A New York City junior high is planning on separating students by race in order to discuss social justice topics next week, according to The New York Post.
According to an email sent to parents obtained by the outlet, the Lower Manhattan Community Middle School will conduct the activity in order to "…undo the legacy of racism and oppression in this country that impacts our school community."
Principal Shanna Douglas wrote in the email that children in grades seven and eight will opt into one of five "affinity groups." Asians, whites and multi-racial students will be in their own categories.
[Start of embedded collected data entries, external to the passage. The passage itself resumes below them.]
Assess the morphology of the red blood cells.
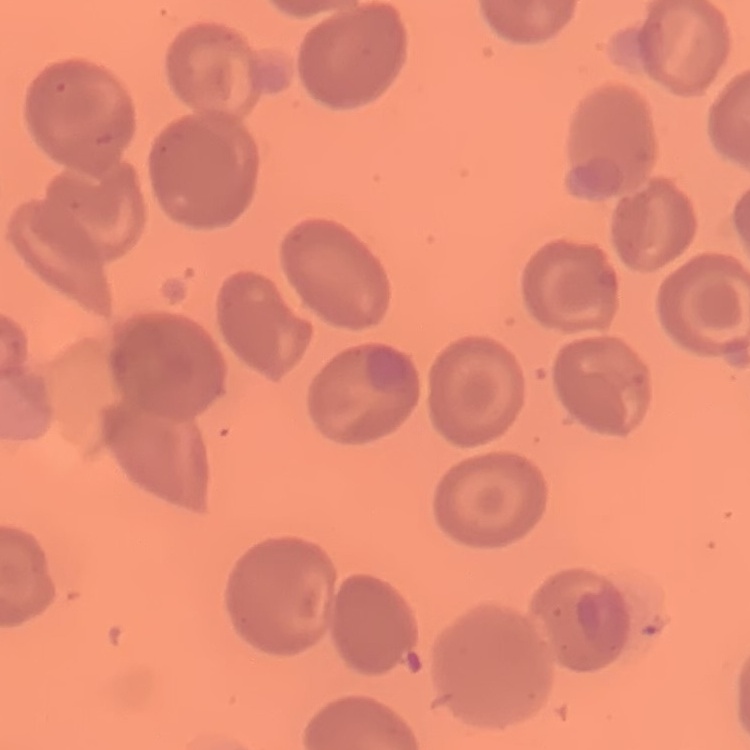

They show no rouleaux formation.

Summary:
  - Stain: Field's or Giemsa
  - Image type: one tile cut from a larger photomicrograph
  - Preparation: thin peripheral smearLocate every blood parasite and identify its species.
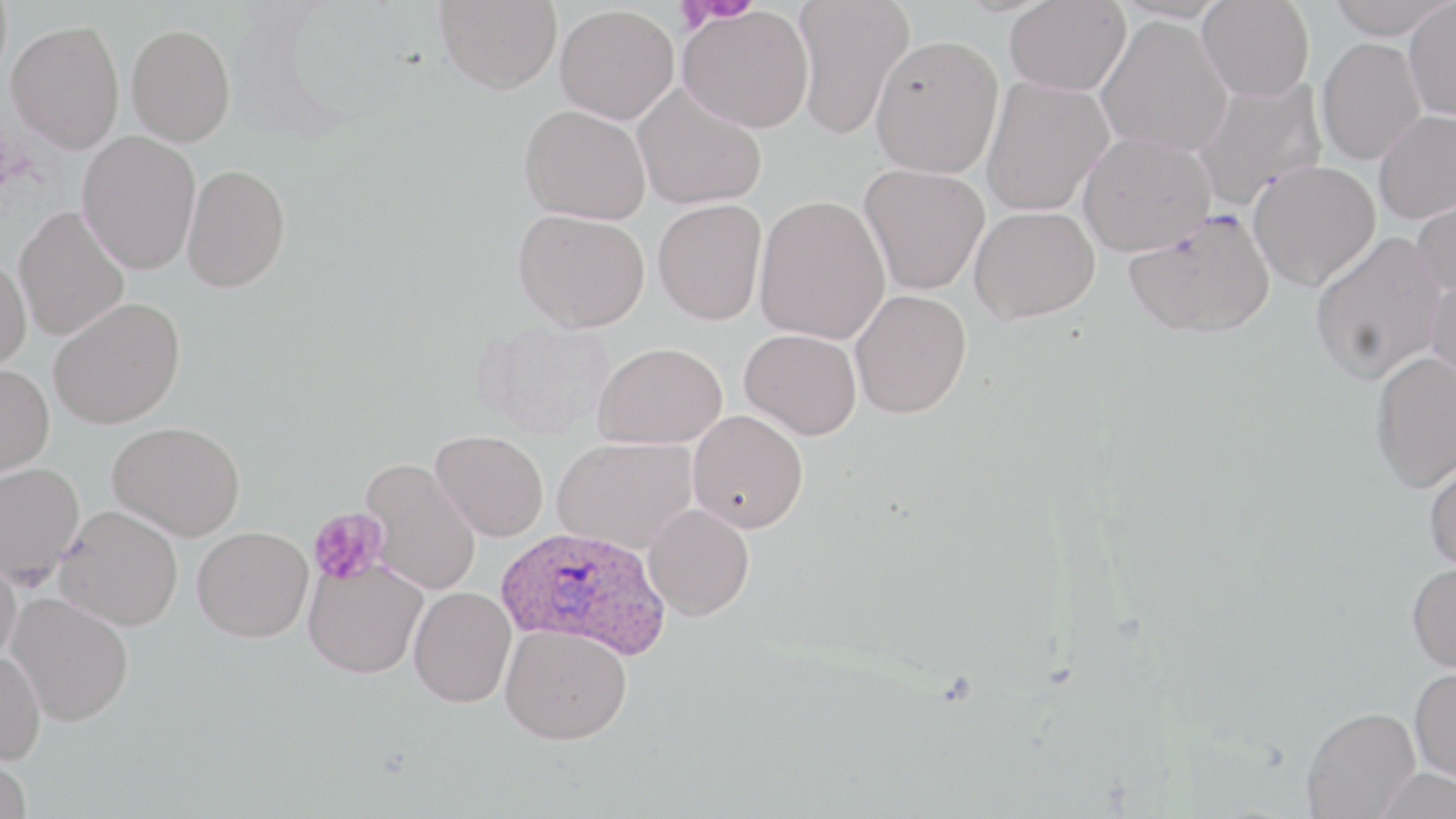

Approximate bounding boxes as named x1/y1/x2/y2 corners in pixels.
Plasmodium ovale-infected red blood cells: (x1=496, y1=526, x2=670, y2=660).
No Plasmodium falciparum, Plasmodium malariae, Plasmodium vivax, Babesia divergens, or Trypanosoma brucei observed.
African-American and Hispanic students will be combined into one group.
Douglas added that said she is emphasizing race this school year because "...students are talking about it since race has become a popular topic on social media, or parents are talking even more about it at home due to the recent incidents across the nation."
She claimed that the school had failed to adequately address race issues before in the institution that is 44 percent Asian, 29 percent white, 15 percent Hispanic, and 8 percent black.
An additional group will be offered for those uncomfortable with the format of the program. Nathaniel Styer, spokesperson for the Department of Education said that it is "...abundantly clear to both students and parents that anyone can opt-out of this two day celebration if they desire."
The opening question for discussion will be "Why are we even talking about racial identity?"
Parents told the outlet that they are concerned that the program will be more divisive for students that that the politically charged program is being prioritized over traditional academics.